Der Versuch eines Kommentares zu den Häuser-Räumungen in Berlin

von Willfried B. aus B.
aus telegraph 4/1996

Vorbei die Zeiten, in denen man noch eine vernünftige Begründung oder auch nur eine Rechtfertigung für die Räumung eines besetzten Hauses brauchte. Hausbesetzungen sind illegal, und als solche werden sie auch behandelt, O-Ton des neuen Innensenators und ehemaligen Generals der Bundeswehr, Schönbohm. Vorbei auch die Zeiten, als Gesetze und geltendes Mietrecht auch solchen `illegalen Elemente‘ Schutz gaben. So wurde in einem bemerkenswerten Schulterschluß zwischen Politik, Justiz, Polizei und der Presse kurzerhand das BGB außer Kraft gesetzt. Billigt jenes doch Mensch Meier ein Gebrauchsrecht eines Objektes zu, kann er nachweisen länger als ein Jahr ‚gewohnheitsmäßig‘ dort zu wohnen. Was für Otto Normal auf dem Dorfe gilt, ist noch lange nicht für den Berliner Senat bindend, hat er doch die geballte Kraft des Staates hinter sich. Und Ambitionen. Solcherlei Subkultur und ‚rechtsfreier‘ (=nicht durch Mietknebel reglementierter) Raum paßt einfach nicht in das neue Image der Reichhauptstadt.

Daß eben jener Senat nicht in der Lage ist, Miet-Spekulationen und Verfall ganzer Häuser Einhalt zu gebieten (ob das überhaupt in seinem Interesse liegt, kann bezweifelt werden), ist ein Schönheitsfehler, der mit ein wenig Promotion und einigen neuen Werbefeldzügen für den ‚Standort Berlin‘ wettgemacht wird. Wer sich noch an die Olympia-Pleite erinnern kann, wird sich wie der Autor fragen, wieviele Häuser man von diesem Geld wohl sanieren könnte? Glücklicherweise leiden Wähler und Politiker unter chronischem Mangel an Langzeitgedächtnis.

Aber dahinter steckt doch noch etwas mehr: Es ist dies eine klare Ansage, wer hier im Staate das Sagen hat, und wohin uns der Zug noch bringen wird. Während 35.000 Leute vor dem Rathaus gegen die Sparpolitik und Sozialabbau demonstrieren, werden andere 50-60 Leute auf die Straße gesetzt. Und während die Habseligkeiten der ehemaligen Bewohner aus dem Fenster auf die Straße fliegen, werden die Häuser systematisch unbewohnbar gemacht: Fenster und Klo-Schüsseln zertrümmert, Wasser- und E-Leitungen durchschnitten. Fragt sich Mensch, wie das ein Herr Schönbohm einem Menschen erklären möchte, der seit einem Jahr vergeblich eine Wohnung sucht???

┄┄┄┄┄┄┄┄┄┄┄┄┄┄┄┄┄┄┄┄

__ZIEL DER AUFGABE__
Wie viele Leute demonstrierten laut dem Textabschnitt vor dem Rathaus gegen die Sparpolitik und den Sozialabbau? Die Daten stammen aus einer anderen Quelle als der Textabschnitt.

__AUSGANGSMATERIAL__
┄┄┄┄┄┄┄┄┄┄┄┄┄┄┄┄┄┄┄┄

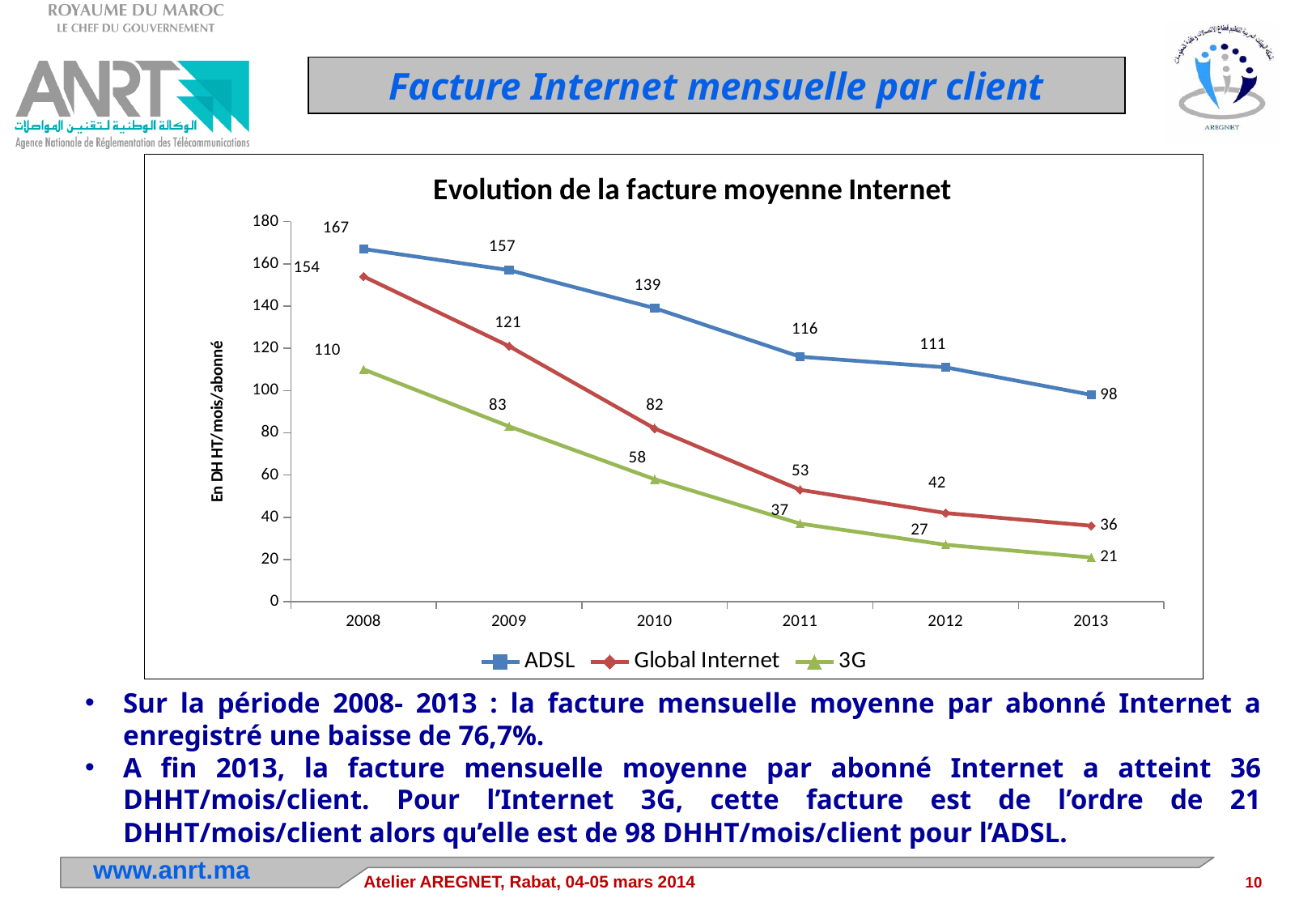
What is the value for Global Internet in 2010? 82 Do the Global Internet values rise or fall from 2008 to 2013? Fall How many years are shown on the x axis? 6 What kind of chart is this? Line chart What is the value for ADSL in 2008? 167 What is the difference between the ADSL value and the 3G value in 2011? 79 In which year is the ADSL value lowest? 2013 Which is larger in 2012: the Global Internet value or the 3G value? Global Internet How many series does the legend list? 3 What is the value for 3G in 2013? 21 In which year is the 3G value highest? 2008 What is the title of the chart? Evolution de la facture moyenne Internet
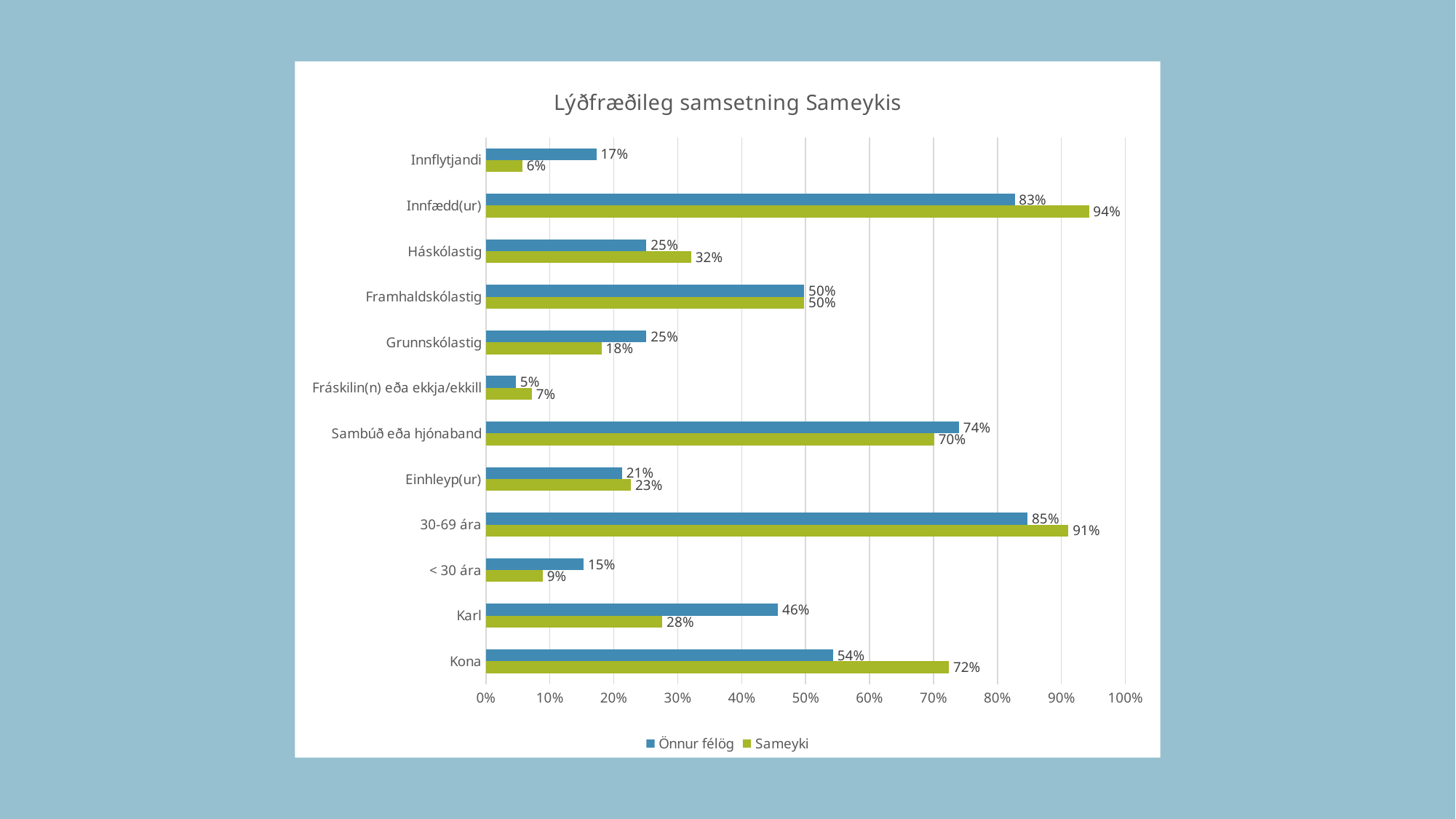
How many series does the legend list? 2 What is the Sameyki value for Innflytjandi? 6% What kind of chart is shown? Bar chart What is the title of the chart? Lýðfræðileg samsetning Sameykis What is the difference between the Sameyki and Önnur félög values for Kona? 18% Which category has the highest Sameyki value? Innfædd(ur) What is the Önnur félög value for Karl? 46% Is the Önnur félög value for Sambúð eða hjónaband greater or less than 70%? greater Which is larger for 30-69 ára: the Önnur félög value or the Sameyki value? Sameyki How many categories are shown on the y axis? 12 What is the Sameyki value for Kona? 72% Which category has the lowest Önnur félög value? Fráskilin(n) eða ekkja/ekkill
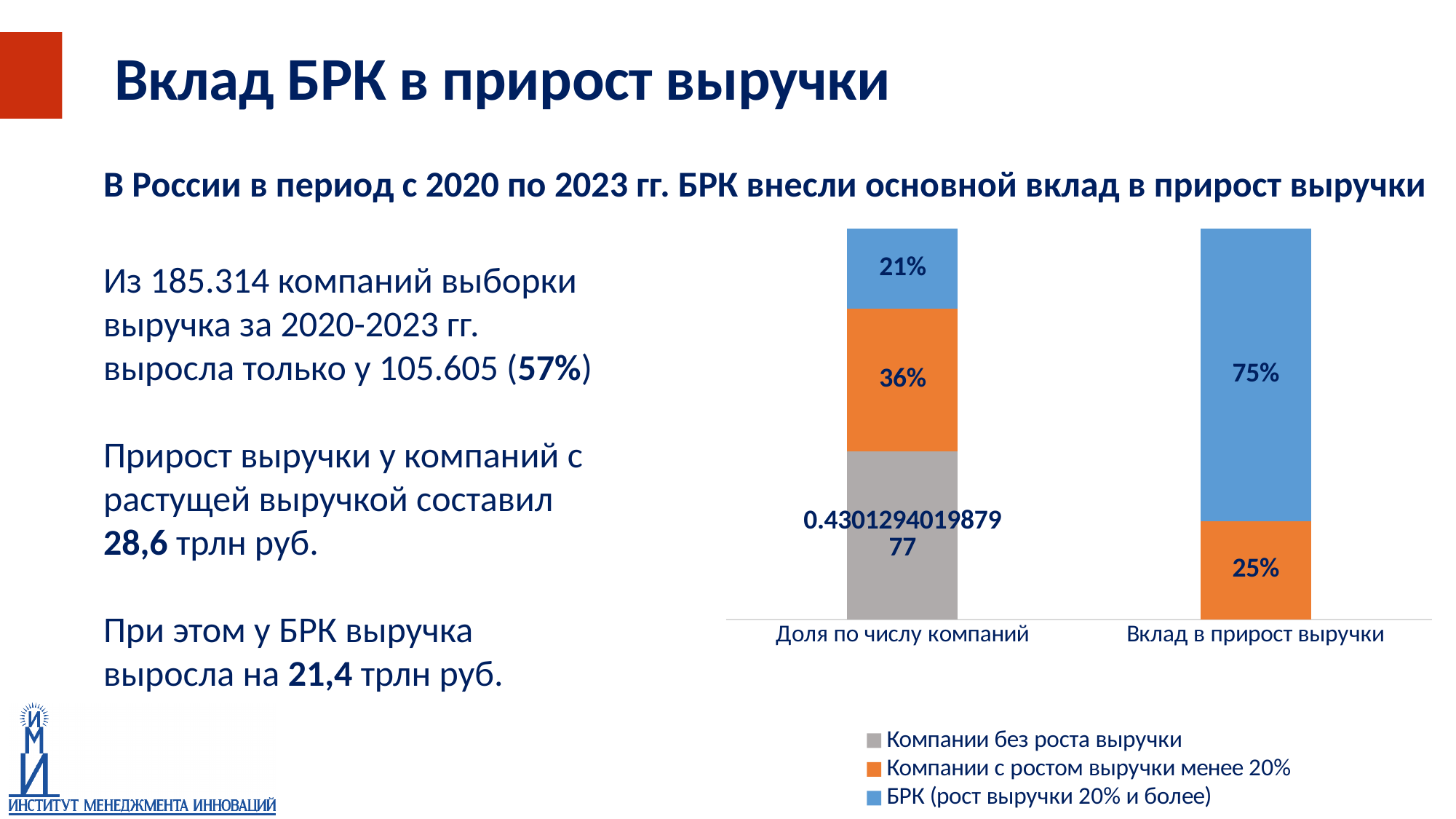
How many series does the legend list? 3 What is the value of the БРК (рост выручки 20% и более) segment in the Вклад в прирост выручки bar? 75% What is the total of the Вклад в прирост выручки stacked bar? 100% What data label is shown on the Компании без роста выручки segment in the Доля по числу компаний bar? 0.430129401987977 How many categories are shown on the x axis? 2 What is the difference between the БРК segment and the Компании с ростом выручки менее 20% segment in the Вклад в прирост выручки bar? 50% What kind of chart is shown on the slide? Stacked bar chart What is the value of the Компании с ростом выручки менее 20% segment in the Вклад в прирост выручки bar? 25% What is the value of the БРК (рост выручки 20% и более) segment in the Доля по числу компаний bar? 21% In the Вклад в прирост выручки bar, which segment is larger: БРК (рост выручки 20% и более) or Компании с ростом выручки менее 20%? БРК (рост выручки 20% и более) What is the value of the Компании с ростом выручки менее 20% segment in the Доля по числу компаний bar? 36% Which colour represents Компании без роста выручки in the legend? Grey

┄┄┄┄┄┄┄┄┄┄┄┄┄┄┄┄┄┄┄┄

__ERWARTETE ANTWORT__
35.000 Leute.